Task requirements:
Put this sentence from the Finland trip post into Spanish: "Being from Minnesota, I understand stress."

Text section:

══════════════════════════════

Mr. Rickbeil's Field Trip
Part 2: The Sauna Experience
This post is the second installment of a five-part series, chronicling Mr. Rickbeil's educational trip (and much needed vacation) to Finland this past summer.
Being from Minnesota, I understand stress. Life in Minnesota has plenty of stresses, including snow in April (and occasionally May), tater tot hotdish, frequent summer road construction, more frequent summer mosquitoes, and weeks in a row where the temperature never tops 30 degrees. Additionally, we have some strange rituals in Minnesota designed to reduce stress that actually seem to create more stress such as ice fishing, camping with the mosquitoes, and watching the Minnesota Vikings. Growing up prepared me for strange forms of stress and recreation, but nothing could have prepared me for the Finnish version of recreation.

══════════════════════════════

[Collected data]
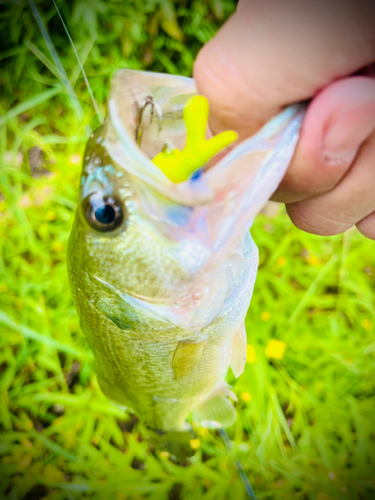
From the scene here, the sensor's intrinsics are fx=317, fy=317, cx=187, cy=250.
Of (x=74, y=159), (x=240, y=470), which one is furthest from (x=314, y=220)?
(x=74, y=159)

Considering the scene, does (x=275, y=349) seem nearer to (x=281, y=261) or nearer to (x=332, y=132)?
(x=281, y=261)

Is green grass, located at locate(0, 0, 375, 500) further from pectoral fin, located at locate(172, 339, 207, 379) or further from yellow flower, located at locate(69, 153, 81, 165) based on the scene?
pectoral fin, located at locate(172, 339, 207, 379)

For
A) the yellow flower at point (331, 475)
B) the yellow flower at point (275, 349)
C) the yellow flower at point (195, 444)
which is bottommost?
the yellow flower at point (195, 444)

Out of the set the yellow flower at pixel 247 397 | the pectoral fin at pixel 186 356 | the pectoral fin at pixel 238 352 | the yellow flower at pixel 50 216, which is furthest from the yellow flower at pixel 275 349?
the yellow flower at pixel 50 216

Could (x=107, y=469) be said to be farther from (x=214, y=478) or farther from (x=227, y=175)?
(x=227, y=175)

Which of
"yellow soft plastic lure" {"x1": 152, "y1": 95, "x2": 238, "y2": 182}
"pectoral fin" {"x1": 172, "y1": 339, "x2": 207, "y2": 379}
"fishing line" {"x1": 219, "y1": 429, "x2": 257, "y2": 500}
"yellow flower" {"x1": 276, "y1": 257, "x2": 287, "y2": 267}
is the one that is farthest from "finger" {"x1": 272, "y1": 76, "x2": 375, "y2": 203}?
"fishing line" {"x1": 219, "y1": 429, "x2": 257, "y2": 500}

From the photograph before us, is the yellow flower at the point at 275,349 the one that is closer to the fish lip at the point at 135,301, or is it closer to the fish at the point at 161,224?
the fish at the point at 161,224
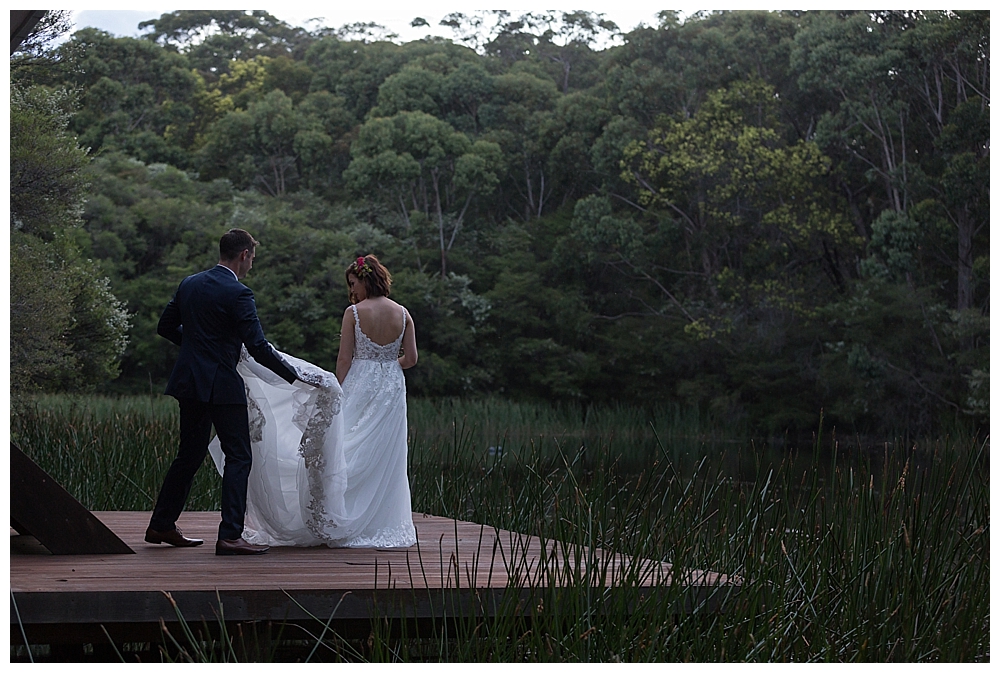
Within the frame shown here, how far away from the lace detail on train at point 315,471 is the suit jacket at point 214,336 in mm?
341

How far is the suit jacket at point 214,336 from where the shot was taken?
4285mm

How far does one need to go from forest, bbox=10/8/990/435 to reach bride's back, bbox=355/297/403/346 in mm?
10252

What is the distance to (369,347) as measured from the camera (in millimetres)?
5020

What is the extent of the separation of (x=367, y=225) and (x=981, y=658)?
1986 centimetres

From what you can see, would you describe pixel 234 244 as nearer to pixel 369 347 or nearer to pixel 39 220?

══════════════════════════════

Task result:
Como soy de Minnesota, entiendo el estrés.